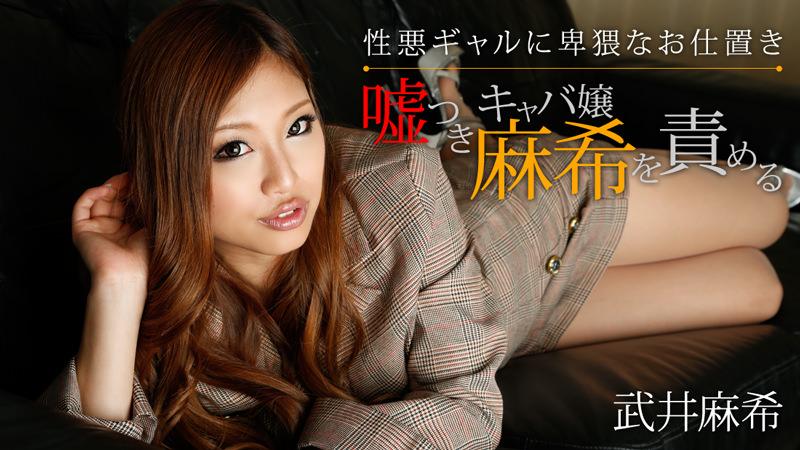 HEYZO-0662 Maki Takei - 1080HD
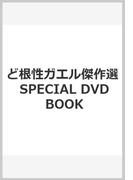 ど根性ガエル傑作選 SPECIAL DVD BOOK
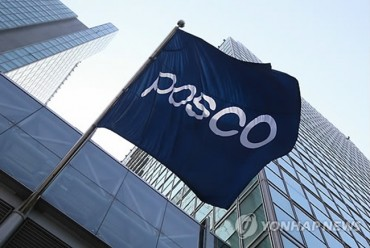 POSCO ICT Seeks to Sell Power Produced via Solar Panels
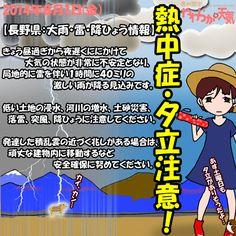 """きょう(8月1日)の天気は「晴れ+熱中症""""危険""""レベル!→夕立注意!」。きのうと似た天気で、日中は晴れて暑くなりそう。ただ、午後は突然のにわか雨や雷雨に要注意。日中の最高気温はきのうと大体同じで、飯田で34度の予想。"""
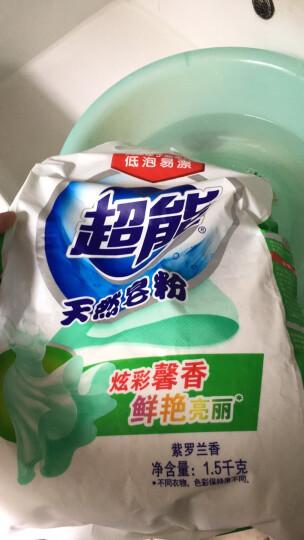 超能 天然皂粉(馨香炫彩)1.5kg 洗衣粉 天然椰油 温和不伤手不刺激 低泡易漂 机洗手洗 护色 晒单图
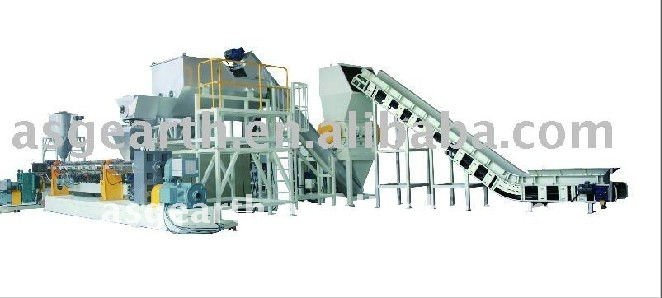 Plastic Film Recycling Granulator Machine (PE/PP)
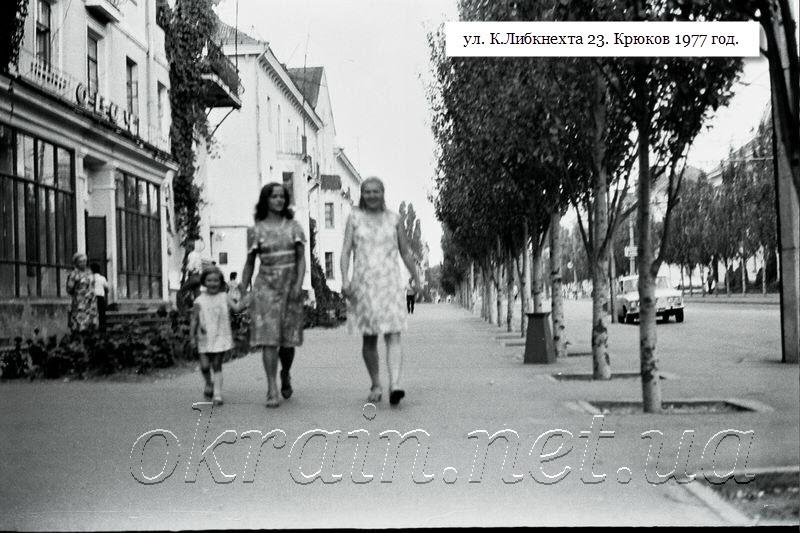 Улица Карла Либкнехта. Крюков 1977 год.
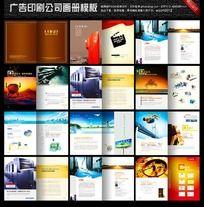 印刷公司画册 广告公司画册
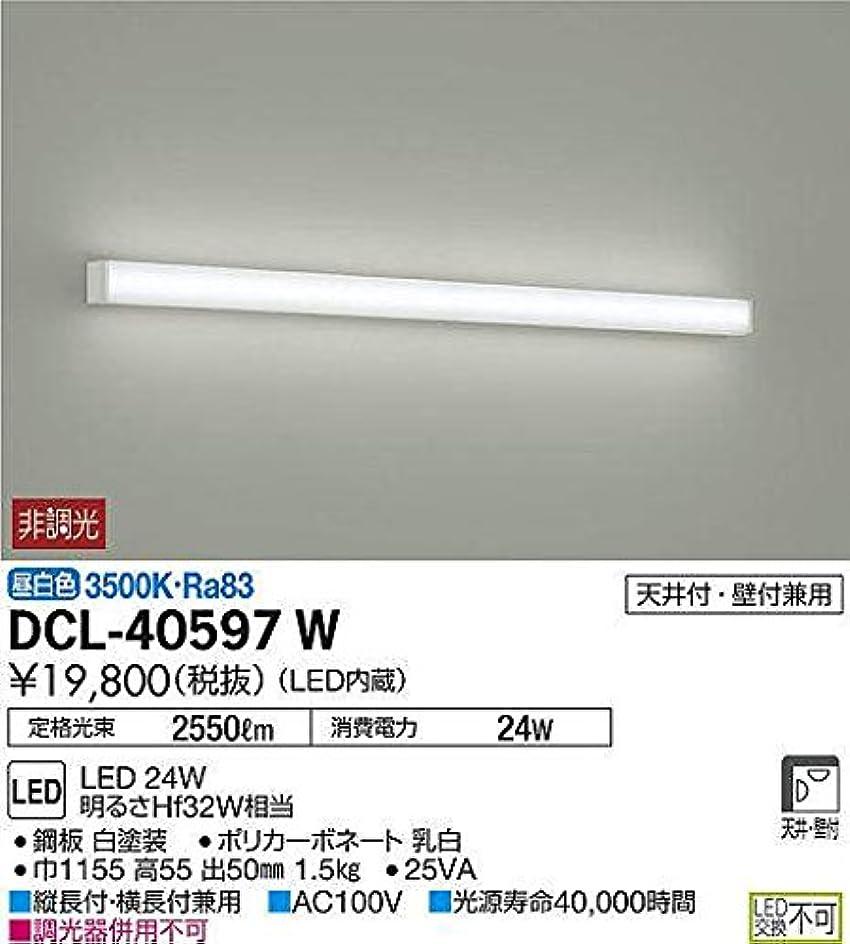 実装する充実有効DCL-40597W 大光電機 シーリング(LED内蔵)
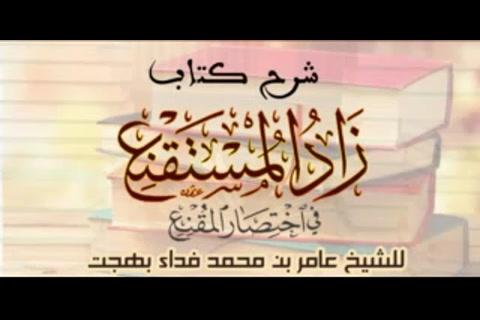 الدرس (67 )من باب طريق الحكم وصفته - شرح زاد المستقنع كامـل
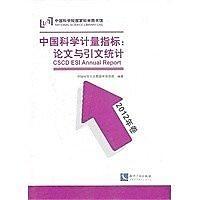 簡體書-十日到貨 R3YY【中國科學計量指標;論文與引文統計(2012)】 9787513020138 知識產權出版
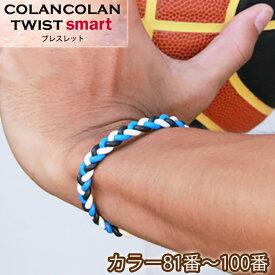 コランコラン TWIST smart ブレスレット/COLANCOLAN/ブレスレット/メンズ/ブレス/braceret/スポーツ/シリコン/マイナスイオン/サイズ/カラー/正規品/【RCP】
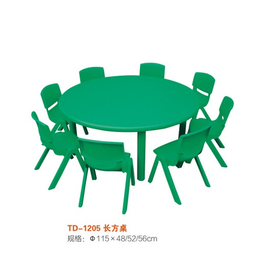 特价 幼儿园圆桌 彩色儿童桌椅缩略图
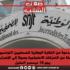 بدعوة من النقابة الوطنية للصحفيين التونسيين، سلسلة من التحرّكات الاحتجاجية وصولا إلى الإضراب العام يوم 10 ديسمبر المقبل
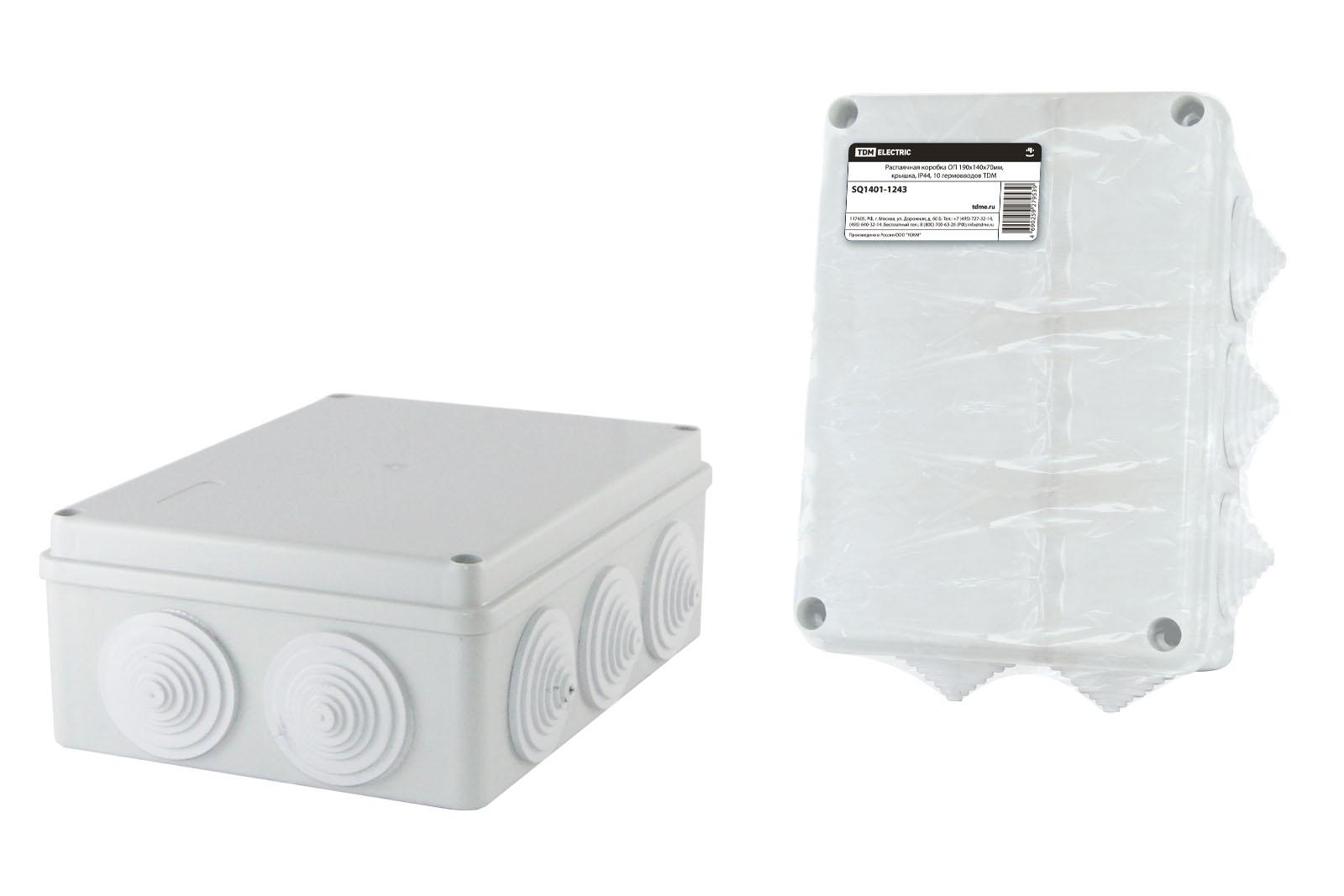 Фото Распаячная коробка ОП 190х140х70мм, крышка, IP44, 10 гермовводов, инд. штрихкод, TDM {SQ1401-1243}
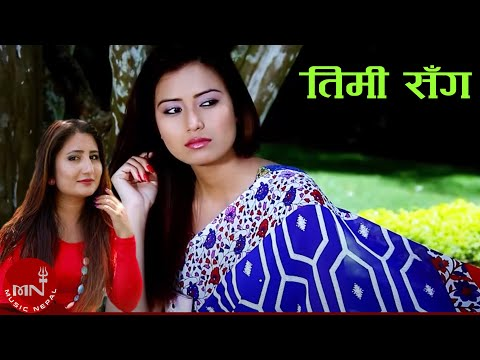 Timi Sanga By Anju Panta Hd video
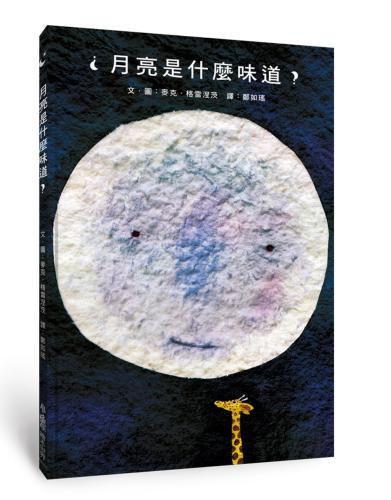 月亮是什麼味道?(二版)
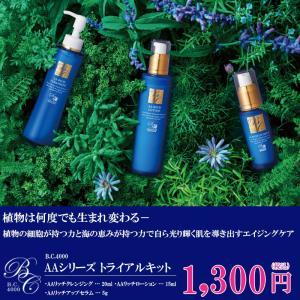 基礎化粧品 トライアルキット 化粧水 クレンジング 美容液 ...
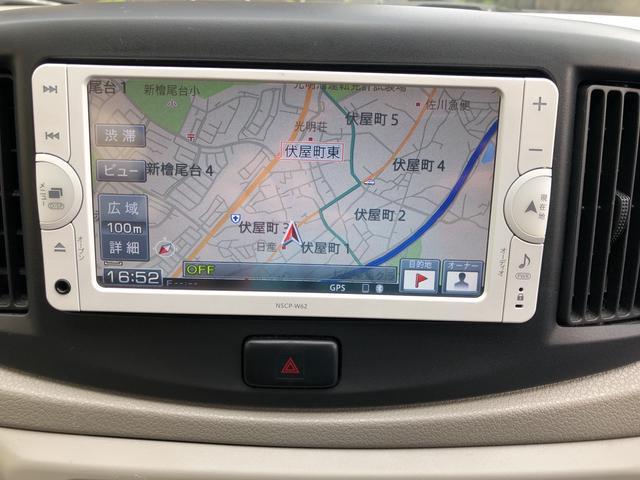 L 純正ナビTV ETC アイドリングストップ 格納ミラー(3枚目)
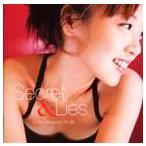 三枝夕夏 IN db / Secret & Lies [CD]
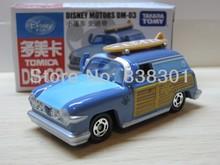 car wagon promotion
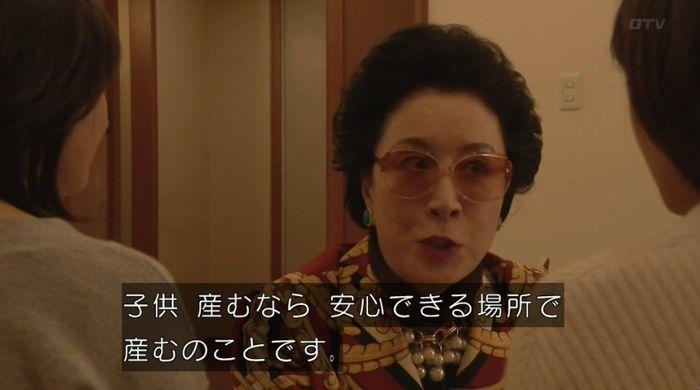 ナオミとカナコ 10話のキャプチャ195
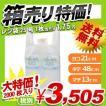 【送料無料】規格レジ袋 25号 2000枚(100枚×20パック)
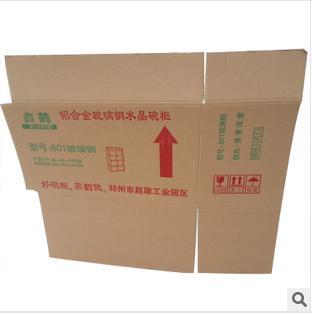 专业纸箱|哪里有供应优质的华阳纸箱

» **Work request**:
An exact copy of every entry, minus the pictures, is what you should return.

» **Result of the exercise**:
 HEYZO-0662 Maki Takei - 1080HD
 ど根性ガエル傑作選 SPECIAL DVD BOOK
 POSCO ICT Seeks to Sell Power Produced via Solar Panels
 """きょう(8月1日)の天気は「晴れ+熱中症""""危険""""レベル!→夕立注意!」。きのうと似た天気で、日中は晴れて暑くなりそう。ただ、午後は突然のにわか雨や雷雨に要注意。日中の最高気温はきのうと大体同じで、飯田で34度の予想。"""
 超能 天然皂粉(馨香炫彩)1.5kg 洗衣粉 天然椰油 温和不伤手不刺激 低泡易漂 机洗手洗 护色 晒单图
 Plastic Film Recycling Granulator Machine (PE/PP)
 Улица Карла Либкнехта. Крюков 1977 год.
 印刷公司画册 广告公司画册
 実装する充実有効DCL-40597W 大光電機 シーリング(LED内蔵)
 الدرس (67 )من باب طريق الحكم وصفته - شرح زاد المستقنع كامـل
 簡體書-十日到貨 R3YY【中國科學計量指標;論文與引文統計(2012)】 9787513020138 知識產權出版
 コランコラン TWIST smart ブレスレット/COLANCOLAN/ブレスレット/メンズ/ブレス/braceret/スポーツ/シリコン/マイナスイオン/サイズ/カラー/正規品/【RCP】
 特价 幼儿园圆桌 彩色儿童桌椅缩略图
 بدعوة من النقابة الوطنية للصحفيين التونسيين، سلسلة من التحرّكات الاحتجاجية وصولا إلى الإضراب العام يوم 10 ديسمبر المقبل
 Фото Распаячная коробка ОП 190х140х70мм, крышка, IP44, 10 гермовводов, инд. штрихкод, TDM {SQ1401-1243}
 Timi Sanga By Anju Panta Hd video
 月亮是什麼味道?(二版)
 基礎化粧品 トライアルキット 化粧水 クレンジング 美容液 ...
 L 純正ナビTV ETC アイドリングストップ 格納ミラー(3枚目)
 三枝夕夏 IN db / Secret & Lies [CD]
 car wagon promotion
 ナオミとカナコ 10話のキャプチャ195
 【送料無料】規格レジ袋 25号 2000枚(100枚×20パック)
 专业纸箱|哪里有供应优质的华阳纸箱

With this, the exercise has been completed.